Additionally, we have developed a tool for astronomers that enables them to create machine-learning models on their own. The tool enables domain experts to select hyper-parameters in the space of physical quantities one cares about instead of in the space of arbitrarily-defined clustering-method parameters.

 

What were the biggest challenges and how did you maintain your motivation and focus during your studies?

Working in an interdisciplinary field during my PhD program presented certain challenges. Rather than focusing on a single problem and studying it in depth, the program requires (and enables) learning various skills from different fields, such as physics, statistics, machine learning, and visualisation. Each domain uses a different language and research methods which takes time to get accustomed to and master. A broad background also makes it harder to establish credibility in one or multiple fields simultaneously.

Regular exchanges with colleagues and supervisors, joining weekly group meetings, and taking on teaching responsibilities helped familiarise me with and deepen my knowledge in different fields. But the biggest motivation is seeing when a project works out and domain scientists find some great insight with the tools that we have built. It’s a great feeling when the work pays off, and immense motivation to keep going.

 

What are your future career plans and how do you see your PhD degree influencing your professional trajectory?

I’m happy to have secured funding as a PostDoc researcher, which enables me to try to understand the origin and evolution of stellar structures in the Milky Way by employing and further developing tools built during my PhD. I plan to use SigMA and Uncover to construct a high-accuracy master catalog of stellar structures. This catalog will serve as a baseline for further investigations on the fundamental properties of all nearby stellar populations, which provides a unique laboratory for studying star and planet formation and evolution. 

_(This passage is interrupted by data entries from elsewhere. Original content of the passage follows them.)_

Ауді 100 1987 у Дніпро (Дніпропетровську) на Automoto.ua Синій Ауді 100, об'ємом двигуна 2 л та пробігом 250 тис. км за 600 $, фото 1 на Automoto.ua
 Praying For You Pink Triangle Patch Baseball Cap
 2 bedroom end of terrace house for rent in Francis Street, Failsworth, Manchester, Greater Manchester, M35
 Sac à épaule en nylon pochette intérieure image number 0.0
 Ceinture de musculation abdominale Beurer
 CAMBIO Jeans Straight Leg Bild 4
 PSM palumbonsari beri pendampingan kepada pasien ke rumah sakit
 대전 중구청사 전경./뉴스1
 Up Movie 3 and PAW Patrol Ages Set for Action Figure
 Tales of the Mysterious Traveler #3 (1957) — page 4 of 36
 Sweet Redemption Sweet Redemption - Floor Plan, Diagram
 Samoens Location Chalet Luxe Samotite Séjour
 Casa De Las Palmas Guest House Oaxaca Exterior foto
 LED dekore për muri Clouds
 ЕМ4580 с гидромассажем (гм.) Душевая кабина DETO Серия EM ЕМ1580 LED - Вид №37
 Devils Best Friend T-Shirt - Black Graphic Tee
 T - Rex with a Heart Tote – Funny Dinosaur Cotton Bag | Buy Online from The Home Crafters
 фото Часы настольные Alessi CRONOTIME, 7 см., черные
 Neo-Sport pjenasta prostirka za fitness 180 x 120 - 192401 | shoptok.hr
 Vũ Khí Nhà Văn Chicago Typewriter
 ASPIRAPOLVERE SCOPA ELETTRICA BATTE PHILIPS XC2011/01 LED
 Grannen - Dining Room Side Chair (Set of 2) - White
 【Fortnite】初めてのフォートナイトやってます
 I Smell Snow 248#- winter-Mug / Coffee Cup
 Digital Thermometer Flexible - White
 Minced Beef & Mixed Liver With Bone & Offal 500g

Beyond that, a PhD in data science is a great foundation for many real-world applications where data has become a significant and abundant resource. The ability to manipulate and make sense of complex data sets is becoming increasingly important in many applied fields outside physics, such as finance, healthcare, and marketing. Therefore, obtaining a PhD in data science not only opens up exciting research opportunities but also provides a strong foundation for an impactful career in various industries.

 

Please tell us why you stay affiliated to the research network.

I’m happy to have secured funding from the FFG for a project at the Research Network Data Science. In the three-year project, which started in the autumn of last year, I aim to use the tools developed during my PhD to study further and understand the origin and evolution of star clusters in the Milky Way.